Update: Tuesday January 1, 2013
The cold, corroded steel furnaces stand proud as a frigid winter breeze whips past, stirring up a few stray dead leaves into a whirl, hovering past, while quickly losing momentum. The leaves easily escape the dissipating vortex, and become trapped within the steel vegetation of the industrial forest. Massive steel stacks rooted within the frozen ground extend sky high, rising straight up much like a centuries old Redwood Tree. Mimicking dead bark, flakey paint chips peel from the trunk like bases of the stacks, accumulating above a layer of crunchy snow and ice. Spiral stair cases sprout up like pesky weeds, forever cast beneath the shadows of the sky piercing stacks. A canopy of catwalks and rusty steel grates taint any falling precipitation with the blood of rust, staining the ground below a murderous shade composed of faded red hues. Nothing in the industrial forest fights for the sunlight. Everything is dead, cold, corroded. Sunlight merely warms the lifeless forest, temporary evaporating the caustic water which slowly rots the Red Wood stacks and weedy spiral stairs. Casino men now own the land, they poach for valuable metal and slowly fell the forest. When the sun sleeps, colored spot lights illuminate the stacks; mindless humans hardly glance at the grand sight, instead, eager to pile into the casino and empty their pockets.
Update: Saturday December 1, 2012
Perched atop a steep hill within a boring town, the skeletal ruins of a burnt out schoolhouse rot. The wreckage remains as a popular hangout, a lawless land where curious teenagers wander; perhaps to get high or drink, or just look for apparitions which never seem to appear. Cinder block walls turned into canvases display the inner thought of the adolescent mindset interwoven here and there with some tasteful tags and artwork. With each step, the crunch of broken glass and empty aluminum bottles echoes through the hollow halls. The roofless top floor has transformed into a young forest where saplings sprout from the debris. In the never ending battle for sunlight the overgrowth takes upon an unintended roll of holding the building together, for the original iron and wooden support beams have long since rotted away. Lambertville High, a true dump, worth visiting once, if only to experience the trash. In present, nothing physical remains, the long standing ruins were reduced to rubble in October 2012.
Blog Update: Thursday November 22, 2012
Spanning across a valley nestling the quaint Hudson River town of Salisbury Mills, New York, a massive, rusty, train trestle divides the landscape, standing tall and long like a life sized Erector Set, seemingly built by a foaming rail fanatic. Despite the trestle's oxidized and faded exterior, the structure remains quite active; a vital piece of railroad infrastructure, carrying both commuter and freight cars into Port Jervis, NY and Hoboken, NJ. The Moodna Viaduct, as the trestle has come to officially be known, opened to rail traffic in 1909, after its five year construction period was completed by the Erie Railroad...

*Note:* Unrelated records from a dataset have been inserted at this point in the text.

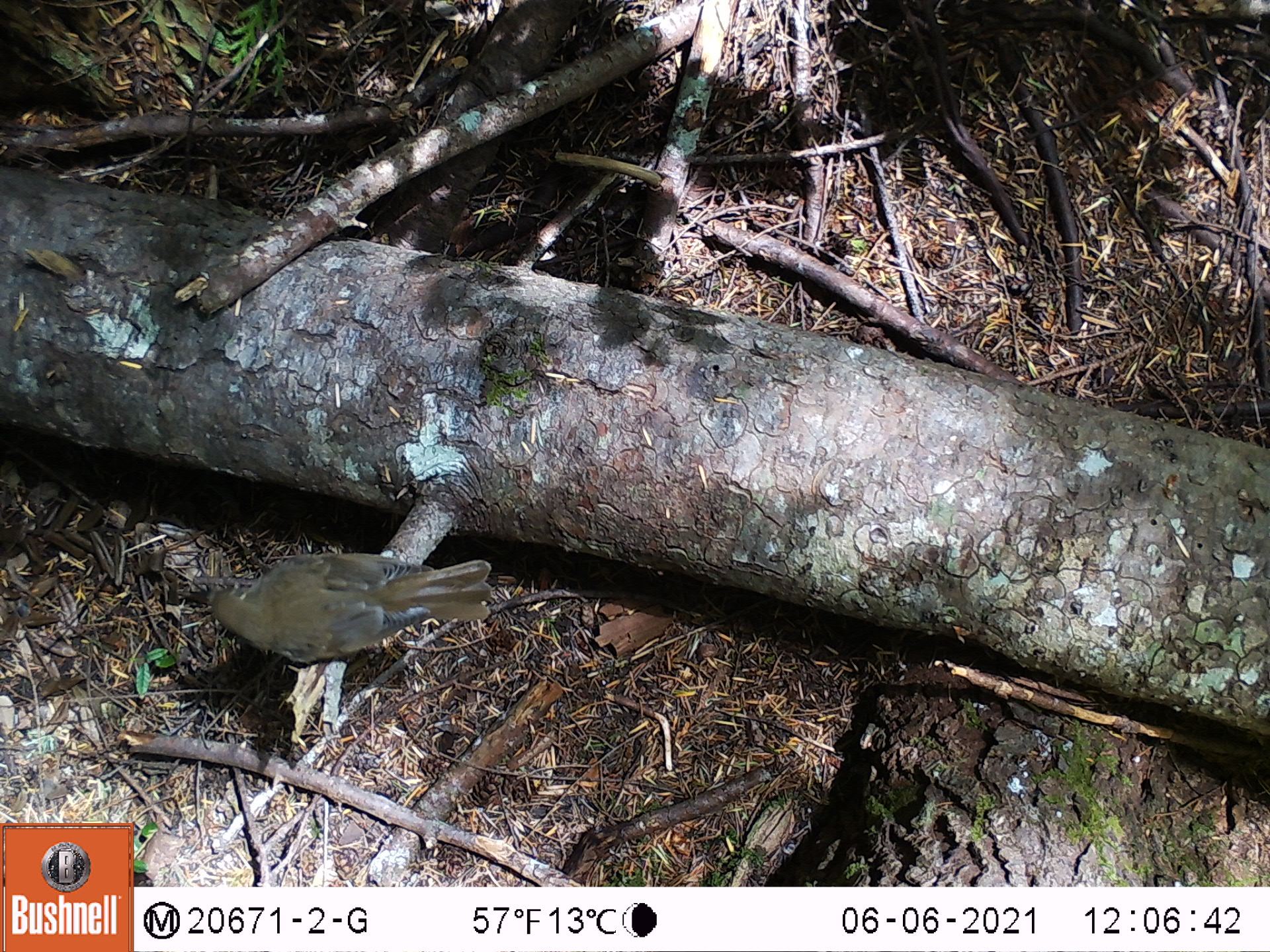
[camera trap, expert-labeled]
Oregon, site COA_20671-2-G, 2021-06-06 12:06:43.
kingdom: Animalia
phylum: Chordata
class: Aves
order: Passeriformes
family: Turdidae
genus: Catharus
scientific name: Catharus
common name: brown thrushes and nightingale-thrushes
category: catharus species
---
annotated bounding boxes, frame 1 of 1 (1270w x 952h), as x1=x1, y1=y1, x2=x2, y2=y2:
catharus species: x1=179, y1=520, x2=533, y2=726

Update: Monday October 1, 2012
I had received word that another famed Catskill resort had been forced to close its' doors. Scouring over an online aerial of the hotel, I was excited to see that the resort did indeed follow classic Catskill design; sporting various buildings all interconnect by breezeways. Wanting to experience the fresh ruin for myself, I made a reservation to pay visit. Pulling up to the resort, a handful of new looking signs indicated that the property is under video surveillance, fortunately signs express a terrible poker face, and I easily called bluff. For the afternoon the resort was ours, but not without a few foul mishaps.